Second, the qualitative nature of the study raises caution with regard to inferring a causal relationship between the mothers’ perceptions as determinants and the low level of exclusive breast-feeding. Rather, insights into the mothers’ perceptions and behavior provide better understanding of the sociocultural context by which the recipients understand the exclusive breast-feeding message.
Third, this study did not investigate breast-feeding techniques, including the frequency and positions adopted by the mother and baby. It has been demonstrated that proper breast-feeding techniques can prevent, for example, nipple pain, which often leads to decreased suckling and reduced milk production [32,34,35]. If information relating to how the mothers breast-fed their children had been gathered, that would have added a very interesting dimension to the study.

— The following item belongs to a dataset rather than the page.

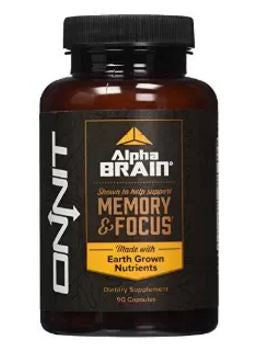 Alpha Brain By Onnit Labs, Advanced Brain Booster Nootropic 90 ct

Fourth, the majority of the population in Kwale is Muslim, and cultural and social norms and practices there are different from other parts of the country, where many people are Christians. It is, however, also true that regardless of religion, indigenous African culture is prevalent throughout the country. Thus, some of these findings may also be relevant to other regions.

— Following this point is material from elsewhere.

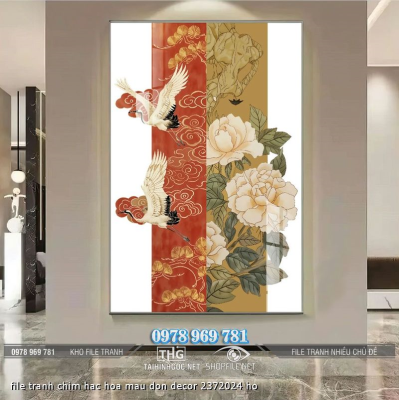 file tranh chim hac hoa mau don decor 2372024 ho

Fifth, perceptions and practices of health professionals were not explored in this study. Previous studies have indicated that health professionals, particularly front-line workers who are in close contact with caregivers, often hold similar perceptions and attitudes to the caregivers themselves with regard to breast-feeding . Consequently, health professionals fail to convince caregivers that they should alter their behavior with respect to exclusive breast-feeding. Further studies on health professionals’ knowledge, beliefs, and behavior will yield greater understanding of this issue.
Despite the limitations, this study affords qualitative information on the perceptions of mothers on their feeding practices with young children. It thus provides support for programs that aim to promote exclusive breast-feeding in the region.

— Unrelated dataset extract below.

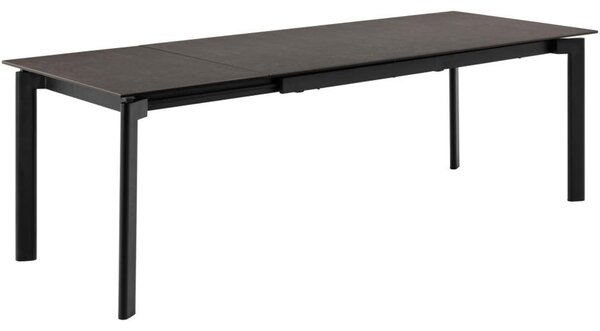 Papillion Ceramic Extending Dining Table With Black Legs - Fairbanks Black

The present strategy of promoting exclusive breast-feeding appears to be based on the major presupposition that caregivers simply do not understand the value of breast milk. Although it appears to be the case that a lack of awareness of its advantages is one of the major reasons for failure to adopt excusive breast-feeding, additional factors may also prevent caregivers from implementing this practice. Their own strategies for coping with what they perceive as their baby’s ill health and nutritional disadvantages also seem to be related to feeding practices. When mothers are concerned about their babies’ stomachache, abdominal colic, fever, swollen stomach, or diarrhea, preaching to them out of their cultural context about the nutritional, immunological, and psychological benefits of breast-feeding may not be well received. Health professionals and community volunteers are encouraged to consult mothers during antenatal and postnatal care about exclusive breast-feeding —not as a single vertical message, but in relation to their concerns about the health and nutritional problems of their babies.
The authors declare that they have no competing interests.
AM conceived of and designed the study, contributed to the data collection, and wrote the draft of the paper. MK supervised and contributed technical support to the overall study. JT and SK contributed to designing, managing, and supervising the HDSS and gave technical and supervisory support to the study. All authors read and approved the final manuscript.
The research was conducted with the continuous support of the HDSS study team in Kwale.